Liste des tâches →
1. Relevez chaque emploi du verbe « vouloir » dans le texte sur Jésus et l'aveugle, en citant le groupe de mots où il figure.
2. Recopiez le passage du texte sur Jésus et l'aveugle qui commence par « Jésus, lui, va » et se poursuit jusqu'à « ou contre eux. ».

Texte cité →
+++

3.    Que veux-tu que je te fasse ?

Les disciples et la foule, qui désirent un messie vainqueur, sont les symboles de la société dure, qui ne veut pas voir les pauvres ou qui les écarte du chemin quand ils deviennent un peu gênants . Au lieu de mener l’aveugle vers Jésus, on le fait taire, comme les puissants font taire ceux qui contestent leur pouvoir.

Jésus, lui, va vers le pauvre.

Mais il lui pose une question étrange : « que veux-tu que je fasse pour toi » ? Nous pensons: il est évident que l’homme veut voir ! En fait, ce n’est pas si évident que cela. Nous avons entendu parler des sans domicile fixe qui refusent d’aller dans les foyers d’accueil qu’on leur propose, pour garder leur liberté et cela étonne.

L’aveugle est installé dans son handicap avec lequel il a appris à vivre, grâce auquel il a un certain succès quand il fait la man-che. Jésus ne le guérit pas sans que l’homme dise « je veux voir ». Pour qu’il puisse être guéri, il faut qu’il ait pu affirmer sa volonté de sortir du handicap. Jésus ne résout pas les problè-mes des gens sans ou contre eux.

+++

Informations affichées →
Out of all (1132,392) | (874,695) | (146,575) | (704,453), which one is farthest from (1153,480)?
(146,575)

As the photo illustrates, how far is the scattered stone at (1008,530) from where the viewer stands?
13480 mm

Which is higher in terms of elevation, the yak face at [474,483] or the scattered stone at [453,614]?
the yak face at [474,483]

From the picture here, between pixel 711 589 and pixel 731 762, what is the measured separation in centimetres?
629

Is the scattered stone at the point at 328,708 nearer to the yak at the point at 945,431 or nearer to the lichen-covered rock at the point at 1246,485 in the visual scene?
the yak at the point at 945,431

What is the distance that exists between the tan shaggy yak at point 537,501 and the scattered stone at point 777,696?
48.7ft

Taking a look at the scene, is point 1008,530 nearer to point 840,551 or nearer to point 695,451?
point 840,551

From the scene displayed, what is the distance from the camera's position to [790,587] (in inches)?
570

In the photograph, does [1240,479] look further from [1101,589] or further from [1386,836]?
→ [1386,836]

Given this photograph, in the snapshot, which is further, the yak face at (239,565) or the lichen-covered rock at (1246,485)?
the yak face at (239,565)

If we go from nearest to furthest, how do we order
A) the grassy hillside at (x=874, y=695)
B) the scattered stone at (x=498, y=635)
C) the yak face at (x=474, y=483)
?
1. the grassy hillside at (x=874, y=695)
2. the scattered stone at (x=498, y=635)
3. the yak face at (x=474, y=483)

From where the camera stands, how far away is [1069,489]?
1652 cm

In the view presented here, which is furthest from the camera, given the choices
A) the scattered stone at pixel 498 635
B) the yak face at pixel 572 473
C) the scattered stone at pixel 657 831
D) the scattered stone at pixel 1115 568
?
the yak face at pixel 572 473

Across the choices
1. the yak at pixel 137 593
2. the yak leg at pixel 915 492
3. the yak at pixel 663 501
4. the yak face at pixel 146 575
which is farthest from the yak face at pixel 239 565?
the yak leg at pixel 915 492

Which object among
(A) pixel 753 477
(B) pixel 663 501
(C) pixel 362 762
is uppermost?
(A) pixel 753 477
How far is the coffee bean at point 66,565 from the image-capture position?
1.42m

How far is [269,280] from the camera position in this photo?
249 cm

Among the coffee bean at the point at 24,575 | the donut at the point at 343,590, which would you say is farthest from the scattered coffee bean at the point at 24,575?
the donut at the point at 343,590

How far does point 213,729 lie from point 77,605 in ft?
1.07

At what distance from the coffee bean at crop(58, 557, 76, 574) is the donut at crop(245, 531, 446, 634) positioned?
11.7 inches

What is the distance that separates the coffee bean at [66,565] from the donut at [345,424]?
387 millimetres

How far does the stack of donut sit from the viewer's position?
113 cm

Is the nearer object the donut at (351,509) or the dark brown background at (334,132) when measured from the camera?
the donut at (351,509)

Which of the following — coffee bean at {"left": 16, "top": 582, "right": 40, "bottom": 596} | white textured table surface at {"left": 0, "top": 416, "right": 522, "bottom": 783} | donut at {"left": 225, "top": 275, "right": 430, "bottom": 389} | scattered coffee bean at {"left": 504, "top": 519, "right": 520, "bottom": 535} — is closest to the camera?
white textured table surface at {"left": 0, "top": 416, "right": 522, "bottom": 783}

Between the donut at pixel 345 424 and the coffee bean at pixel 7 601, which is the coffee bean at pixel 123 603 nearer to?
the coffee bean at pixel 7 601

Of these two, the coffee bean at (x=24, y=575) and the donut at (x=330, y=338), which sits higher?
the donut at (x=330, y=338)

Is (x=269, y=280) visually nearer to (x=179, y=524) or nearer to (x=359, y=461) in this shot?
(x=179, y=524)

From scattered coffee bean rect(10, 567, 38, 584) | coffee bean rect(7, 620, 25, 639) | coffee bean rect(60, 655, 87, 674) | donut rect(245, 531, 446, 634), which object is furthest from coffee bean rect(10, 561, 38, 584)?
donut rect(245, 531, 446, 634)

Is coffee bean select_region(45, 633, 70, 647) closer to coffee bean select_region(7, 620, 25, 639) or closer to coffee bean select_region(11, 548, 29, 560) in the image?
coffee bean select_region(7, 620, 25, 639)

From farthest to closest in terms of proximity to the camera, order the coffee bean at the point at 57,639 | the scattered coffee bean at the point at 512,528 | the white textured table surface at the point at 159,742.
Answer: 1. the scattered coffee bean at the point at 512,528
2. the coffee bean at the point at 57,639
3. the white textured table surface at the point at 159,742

+++

Réponses par tâche →
1.
« Que veux-tu que je te fasse ? »
« qui ne veut pas voir les pauvres »
« que veux-tu que je fasse pour toi »
« l’homme veut voir »
« je veux voir »

2.
Jésus, lui, va vers le pauvre.

Mais il lui pose une question étrange : « que veux-tu que je fasse pour toi » ? Nous pensons: il est évident que l’homme veut voir ! En fait, ce n’est pas si évident que cela. Nous avons entendu parler des sans domicile fixe qui refusent d’aller dans les foyers d’accueil qu’on leur propose, pour garder leur liberté et cela étonne.

L’aveugle est installé dans son handicap avec lequel il a appris à vivre, grâce auquel il a un certain succès quand il fait la man-che. Jésus ne le guérit pas sans que l’homme dise « je veux voir ». Pour qu’il puisse être guéri, il faut qu’il ait pu affirmer sa volonté de sortir du handicap. Jésus ne résout pas les problè-mes des gens sans ou contre eux.